In the couple of minutes we had with her, squeezed among a million other phoners as the Blue Smoke tour rumbles to life, it was easy enough to infer one reason why things stay the same: She's got enough constituencies she has to reach out to already.

She went on to describe the ideal Dolly Parton show for us, and it amounted to a herculean effort to please everybody: "We always try to have a good, entertaining show--we try to have a good mixture of the hits that people always want to hear, and a little segment where I talk about home, and do 'My Tennessee Mountain Home,' 'Coat of Many Colors,' those songs from home that matter to me. We try to have a drop-dead opening, some exciting thing to come on. And a little bit of gospel-flavored stuff, and medleys of some of the hits--you can't always do the songs in their entirety."

In Europe, even, the show has to check every box. "Oddly enough," she says, "they love the same songs." Not just the crossover hits, but the talk-about-home stuff, too--by way of explanation she talks about her European ancestry, and how long she's been established there as a musician, but finally she suggests that her work, in spite of its precise references to a particular place and time, just speaks to people who value what she values.

For all the references to Tennessee Homes and Tennessee Families, she thinks people who care about a European or Australian home and countryside are basically after the same thing.

And I realize that we were one interview out of a hundred that day and thousands in her career, but I believed it.

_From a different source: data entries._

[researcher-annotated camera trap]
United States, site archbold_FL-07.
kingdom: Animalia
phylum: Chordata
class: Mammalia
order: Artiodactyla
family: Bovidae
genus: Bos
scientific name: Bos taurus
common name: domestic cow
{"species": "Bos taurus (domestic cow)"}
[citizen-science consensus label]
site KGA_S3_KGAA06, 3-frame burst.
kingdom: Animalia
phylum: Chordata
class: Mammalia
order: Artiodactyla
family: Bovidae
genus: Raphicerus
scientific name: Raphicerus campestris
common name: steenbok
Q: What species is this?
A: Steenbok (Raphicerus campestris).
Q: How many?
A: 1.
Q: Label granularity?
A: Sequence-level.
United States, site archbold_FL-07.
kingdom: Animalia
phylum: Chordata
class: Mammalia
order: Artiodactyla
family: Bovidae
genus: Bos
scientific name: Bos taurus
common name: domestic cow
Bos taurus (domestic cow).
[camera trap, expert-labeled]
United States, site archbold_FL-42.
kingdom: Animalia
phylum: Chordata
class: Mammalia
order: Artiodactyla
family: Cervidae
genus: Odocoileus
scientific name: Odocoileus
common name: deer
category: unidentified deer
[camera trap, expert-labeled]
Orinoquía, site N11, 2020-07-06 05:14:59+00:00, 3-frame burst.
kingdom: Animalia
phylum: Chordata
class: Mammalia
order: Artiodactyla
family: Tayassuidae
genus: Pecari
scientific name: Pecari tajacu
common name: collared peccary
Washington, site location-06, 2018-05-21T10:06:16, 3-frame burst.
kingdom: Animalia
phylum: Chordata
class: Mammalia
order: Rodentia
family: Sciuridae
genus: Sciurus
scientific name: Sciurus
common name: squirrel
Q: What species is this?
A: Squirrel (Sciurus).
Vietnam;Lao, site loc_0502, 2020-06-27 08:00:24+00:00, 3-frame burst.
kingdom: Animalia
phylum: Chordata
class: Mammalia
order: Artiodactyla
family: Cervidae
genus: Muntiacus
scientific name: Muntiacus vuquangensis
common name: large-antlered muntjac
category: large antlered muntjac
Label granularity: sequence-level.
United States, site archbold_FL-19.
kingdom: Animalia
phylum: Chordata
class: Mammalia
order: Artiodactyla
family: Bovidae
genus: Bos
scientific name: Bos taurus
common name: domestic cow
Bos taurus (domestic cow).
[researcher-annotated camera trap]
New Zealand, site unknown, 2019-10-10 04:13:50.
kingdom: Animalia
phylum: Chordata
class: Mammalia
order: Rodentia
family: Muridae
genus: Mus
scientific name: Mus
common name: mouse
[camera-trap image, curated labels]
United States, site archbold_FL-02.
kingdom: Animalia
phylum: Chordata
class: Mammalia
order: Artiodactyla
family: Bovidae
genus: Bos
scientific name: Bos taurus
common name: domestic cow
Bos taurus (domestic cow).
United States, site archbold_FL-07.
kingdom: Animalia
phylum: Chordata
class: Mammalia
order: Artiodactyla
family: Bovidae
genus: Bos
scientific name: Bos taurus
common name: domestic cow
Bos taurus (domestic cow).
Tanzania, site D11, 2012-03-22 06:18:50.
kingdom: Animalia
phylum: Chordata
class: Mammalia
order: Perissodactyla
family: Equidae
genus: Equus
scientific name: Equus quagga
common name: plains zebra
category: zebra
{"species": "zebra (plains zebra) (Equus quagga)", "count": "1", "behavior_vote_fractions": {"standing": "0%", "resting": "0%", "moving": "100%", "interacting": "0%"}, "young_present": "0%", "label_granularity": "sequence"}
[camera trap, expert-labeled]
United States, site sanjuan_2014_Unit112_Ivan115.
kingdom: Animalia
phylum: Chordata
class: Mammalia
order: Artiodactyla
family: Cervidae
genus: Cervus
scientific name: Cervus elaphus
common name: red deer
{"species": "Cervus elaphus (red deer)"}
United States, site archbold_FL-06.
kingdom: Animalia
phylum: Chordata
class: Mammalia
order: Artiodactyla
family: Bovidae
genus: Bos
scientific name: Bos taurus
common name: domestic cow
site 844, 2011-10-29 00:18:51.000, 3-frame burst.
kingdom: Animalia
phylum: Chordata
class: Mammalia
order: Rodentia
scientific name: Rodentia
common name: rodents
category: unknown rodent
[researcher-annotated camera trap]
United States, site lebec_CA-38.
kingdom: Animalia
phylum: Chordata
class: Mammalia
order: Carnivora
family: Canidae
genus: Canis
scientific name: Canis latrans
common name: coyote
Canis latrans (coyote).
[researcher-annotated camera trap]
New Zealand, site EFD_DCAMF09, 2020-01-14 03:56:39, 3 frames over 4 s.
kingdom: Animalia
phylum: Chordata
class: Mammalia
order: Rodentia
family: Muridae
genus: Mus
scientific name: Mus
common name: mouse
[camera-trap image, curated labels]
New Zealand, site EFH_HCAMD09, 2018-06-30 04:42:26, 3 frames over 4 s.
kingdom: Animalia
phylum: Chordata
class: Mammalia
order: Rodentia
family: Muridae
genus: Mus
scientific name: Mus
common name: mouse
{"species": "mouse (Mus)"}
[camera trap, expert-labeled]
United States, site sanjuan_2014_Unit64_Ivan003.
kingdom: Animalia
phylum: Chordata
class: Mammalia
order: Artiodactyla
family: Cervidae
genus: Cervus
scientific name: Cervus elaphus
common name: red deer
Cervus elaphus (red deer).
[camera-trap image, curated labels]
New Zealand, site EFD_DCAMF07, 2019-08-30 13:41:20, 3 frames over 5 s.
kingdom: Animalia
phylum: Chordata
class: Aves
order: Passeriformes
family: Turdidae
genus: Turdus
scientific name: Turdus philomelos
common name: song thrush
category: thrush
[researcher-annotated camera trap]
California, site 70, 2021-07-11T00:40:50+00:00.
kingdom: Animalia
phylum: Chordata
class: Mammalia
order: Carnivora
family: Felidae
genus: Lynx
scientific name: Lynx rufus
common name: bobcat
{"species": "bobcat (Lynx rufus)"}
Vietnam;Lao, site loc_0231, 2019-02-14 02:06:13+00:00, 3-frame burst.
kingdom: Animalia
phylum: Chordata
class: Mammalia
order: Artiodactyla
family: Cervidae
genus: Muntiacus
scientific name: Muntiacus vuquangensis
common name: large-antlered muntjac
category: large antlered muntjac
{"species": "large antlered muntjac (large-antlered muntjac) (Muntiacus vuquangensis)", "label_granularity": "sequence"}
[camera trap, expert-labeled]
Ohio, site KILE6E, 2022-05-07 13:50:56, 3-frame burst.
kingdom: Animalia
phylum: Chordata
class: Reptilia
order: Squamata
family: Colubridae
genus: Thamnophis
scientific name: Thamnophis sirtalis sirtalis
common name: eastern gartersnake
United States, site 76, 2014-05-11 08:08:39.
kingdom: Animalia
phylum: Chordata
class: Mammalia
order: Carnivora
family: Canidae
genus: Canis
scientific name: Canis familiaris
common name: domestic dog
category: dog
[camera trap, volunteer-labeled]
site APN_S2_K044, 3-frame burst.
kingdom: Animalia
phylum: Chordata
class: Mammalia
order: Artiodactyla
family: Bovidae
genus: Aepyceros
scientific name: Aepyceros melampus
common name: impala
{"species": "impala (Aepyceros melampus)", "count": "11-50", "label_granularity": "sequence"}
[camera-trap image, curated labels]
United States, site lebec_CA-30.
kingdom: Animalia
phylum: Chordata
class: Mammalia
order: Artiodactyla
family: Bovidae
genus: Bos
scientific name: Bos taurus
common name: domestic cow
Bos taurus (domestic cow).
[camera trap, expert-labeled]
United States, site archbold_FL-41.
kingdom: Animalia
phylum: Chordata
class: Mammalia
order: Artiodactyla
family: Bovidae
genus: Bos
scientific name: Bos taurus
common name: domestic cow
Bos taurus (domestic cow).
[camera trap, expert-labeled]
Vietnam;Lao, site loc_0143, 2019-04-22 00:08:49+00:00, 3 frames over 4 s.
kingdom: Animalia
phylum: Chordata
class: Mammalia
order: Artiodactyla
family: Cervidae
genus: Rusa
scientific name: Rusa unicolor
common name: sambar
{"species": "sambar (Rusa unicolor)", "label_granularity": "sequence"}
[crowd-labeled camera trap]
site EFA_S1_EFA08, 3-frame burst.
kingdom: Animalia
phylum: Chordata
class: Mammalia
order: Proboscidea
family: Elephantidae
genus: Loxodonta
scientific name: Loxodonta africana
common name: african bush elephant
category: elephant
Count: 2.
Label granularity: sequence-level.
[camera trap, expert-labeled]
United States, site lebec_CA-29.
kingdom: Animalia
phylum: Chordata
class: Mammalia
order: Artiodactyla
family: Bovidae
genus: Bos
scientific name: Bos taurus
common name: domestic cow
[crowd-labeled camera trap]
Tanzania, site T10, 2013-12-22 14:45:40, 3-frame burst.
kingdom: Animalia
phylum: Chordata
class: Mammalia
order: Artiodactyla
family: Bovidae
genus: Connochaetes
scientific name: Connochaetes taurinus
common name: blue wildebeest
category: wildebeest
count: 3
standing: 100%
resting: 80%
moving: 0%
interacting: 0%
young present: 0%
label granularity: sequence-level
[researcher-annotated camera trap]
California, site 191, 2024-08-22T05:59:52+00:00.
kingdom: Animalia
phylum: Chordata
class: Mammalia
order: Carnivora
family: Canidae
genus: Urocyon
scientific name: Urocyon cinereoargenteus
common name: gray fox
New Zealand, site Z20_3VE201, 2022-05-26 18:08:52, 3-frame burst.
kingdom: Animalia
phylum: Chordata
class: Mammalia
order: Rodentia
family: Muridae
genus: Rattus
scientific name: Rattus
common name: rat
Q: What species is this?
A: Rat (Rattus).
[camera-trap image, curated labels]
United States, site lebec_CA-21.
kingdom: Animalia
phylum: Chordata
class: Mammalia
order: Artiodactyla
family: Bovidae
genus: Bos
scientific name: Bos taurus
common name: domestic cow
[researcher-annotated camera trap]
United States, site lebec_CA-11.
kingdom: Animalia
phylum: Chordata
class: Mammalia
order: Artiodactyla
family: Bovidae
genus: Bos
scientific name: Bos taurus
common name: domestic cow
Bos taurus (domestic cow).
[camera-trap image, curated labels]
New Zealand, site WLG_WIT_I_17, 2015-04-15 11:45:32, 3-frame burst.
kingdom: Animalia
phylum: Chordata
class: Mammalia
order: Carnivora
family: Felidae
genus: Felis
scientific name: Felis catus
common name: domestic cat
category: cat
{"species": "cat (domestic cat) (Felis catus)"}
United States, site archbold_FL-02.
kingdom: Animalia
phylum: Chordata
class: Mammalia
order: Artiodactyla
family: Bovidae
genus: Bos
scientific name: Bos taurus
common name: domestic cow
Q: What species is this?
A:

She was happy to drop in the press release proper nouns where I asked for them--A Country Christmas Story, which she's starring in, airs November 9, and Blue Smoke the album will include not just that Kenny Rogers duet but interpretations of songs by Bob Dylan and Bon Jovi--but when the conversation drifted away from those it was always back to family and home, and how people still want to hear the messages she's been delivering for decades.

The movie--"an amazing little movie" in which she judges a singing contest at Dollywood--"is really about bringing families together," in this case a biracial country up-and-comer and her father, played by Brian McKnight. The album is about connecting contemporary country sounds to the subjects and styles she's been exploring from Day 1.

And so the show, revamped or not, might be even more about those things than usual. "This day and time, I think people relate more to family than they think they do... we've lost a lot of that family closeness and spirituality in this world. It seems like it's going crazy, and everybody's just out there... and there's no real connection with family. I've noticed that my fans really love that.

"Everything's just so scattered now that there's not enough family and spirituality and everything like we used to have... [but] people do respond to it, and I really think that I'll always be oriented toward gospel and country to do those things."

Dolly Parton is scheduled to perform January 28 at Comerica Theatre.